There are two recipes featuring barley in Dan Leppard’s “the handmade loaf” book; one used barley flour and the other one used barley grains. The one with the flour looked more like what I wanted to do, so… I decided to mix the two and see what would happen!
I initially didn’t plan on baking it in a tin, but the dough was extremely sticky, and no matter how much time I spent trying to knead, or slap and fold it, or how much oil I applied to my hands before kneading, or just simply how long I waited for the flour to absorb water, would help much in reducing the stickiness. At the end I just said “screw you, I’m going to place you in a tin and let you prove yourself!”—and yes, it’s totally acceptable to talk to your sourdough starters and/or breads ?

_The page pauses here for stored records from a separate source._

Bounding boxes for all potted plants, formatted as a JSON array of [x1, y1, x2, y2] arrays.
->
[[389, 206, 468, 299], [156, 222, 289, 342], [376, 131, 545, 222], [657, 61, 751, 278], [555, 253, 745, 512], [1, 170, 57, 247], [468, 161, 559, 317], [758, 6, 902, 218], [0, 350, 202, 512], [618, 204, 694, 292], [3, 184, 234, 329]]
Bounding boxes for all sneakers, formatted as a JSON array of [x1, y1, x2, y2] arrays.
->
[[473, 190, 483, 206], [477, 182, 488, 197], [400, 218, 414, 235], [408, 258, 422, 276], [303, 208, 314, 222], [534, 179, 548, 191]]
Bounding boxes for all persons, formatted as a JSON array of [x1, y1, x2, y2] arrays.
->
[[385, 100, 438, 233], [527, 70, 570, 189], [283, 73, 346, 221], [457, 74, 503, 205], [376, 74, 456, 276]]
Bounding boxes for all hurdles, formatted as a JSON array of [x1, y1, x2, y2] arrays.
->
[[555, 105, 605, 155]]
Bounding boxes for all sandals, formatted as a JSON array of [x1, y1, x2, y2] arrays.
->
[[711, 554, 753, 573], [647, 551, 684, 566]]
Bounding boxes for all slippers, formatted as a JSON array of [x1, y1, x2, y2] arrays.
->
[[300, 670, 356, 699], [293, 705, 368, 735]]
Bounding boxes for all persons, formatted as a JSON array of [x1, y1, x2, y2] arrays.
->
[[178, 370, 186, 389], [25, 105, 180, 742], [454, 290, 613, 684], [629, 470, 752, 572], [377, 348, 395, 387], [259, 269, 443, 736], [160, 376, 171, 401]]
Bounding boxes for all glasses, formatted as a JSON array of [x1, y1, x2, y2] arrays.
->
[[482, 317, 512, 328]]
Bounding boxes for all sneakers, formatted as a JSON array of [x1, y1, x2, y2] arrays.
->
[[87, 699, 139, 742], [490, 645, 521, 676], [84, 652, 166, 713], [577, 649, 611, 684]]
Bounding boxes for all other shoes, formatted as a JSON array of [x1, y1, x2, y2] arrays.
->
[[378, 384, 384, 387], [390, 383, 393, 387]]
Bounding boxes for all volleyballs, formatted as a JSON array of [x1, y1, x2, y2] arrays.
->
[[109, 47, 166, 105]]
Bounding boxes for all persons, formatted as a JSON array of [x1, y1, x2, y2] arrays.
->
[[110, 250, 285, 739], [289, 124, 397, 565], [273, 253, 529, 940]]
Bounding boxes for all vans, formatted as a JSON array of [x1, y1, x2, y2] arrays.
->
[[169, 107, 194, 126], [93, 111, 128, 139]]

- 250g sourdough rye starter
- 300g water 20℃
- 300g strong white flour
- 125g cooked barley grains (100g of uncooked will produce ~300g, so you’ll have a nice excess for salads, soups, etc)
- 1 1/2 tsp sea salt
- 100g rye flour
- If you haven’t cooked the grains yet, put them in a pot with water, cover, bring to a boil and then simmer for 45 minutes or until they’re tender (don’t allow them to disintegrate!). Then drain. (Alternatively, I guess you can use pre-cooked grains)
- In a big bowl, mix the sourdough starter and water together and dissolve.
- Add the salt, flours and the barley grains, and mix everything. Knead it a bit to finish mixing thoroughly.
- Then scrap any dough from your hands back to the bowl, cover and leave to rest for 10 minutes.
- Uncover, knead very lightly again (keep turning the dough around, in about 20 seconds), then leave to rest for 10 minutes. Do this a few times (2 or 3).
- If it goes well, each time you do this, the dough feels more elasticated and soft. If it DOESN’T and it’s damn sticky, then…
- give it some more time (perhaps 15 or 30 minutes), or
- try slap and fold, or…
- give up and place it in a tin, cover and leave the dough in a warm place to prove ?
- Set the oven to 200ºC, place the bread three quarters down from the top, and bake for about 45 minutes.
- Take the bread out of the tin and let it finish cooking and cool down over a rack so it ventilates and dries out properly.
- Bread number: 1 (in 2019)
- Looks: 6, very average looking. It didn’t raise much, holes pretty irregular, the folding isn’t very good. Decently browned outside. Crust is very thin and crumbles easily.
- Smells: 7, nicely sour.
- Tastes: 6, way less sour than you’d expect. No crunch, no chew. A touch too moist, it won’t absorb butter or oil or anything.
- Frustration level: 6. Quite annoying that it was so sticky, but at least the result is edible.
- Would I try baking this again? Maybe, but perhaps I’d try to add a touch of flour each time I could not knead easily.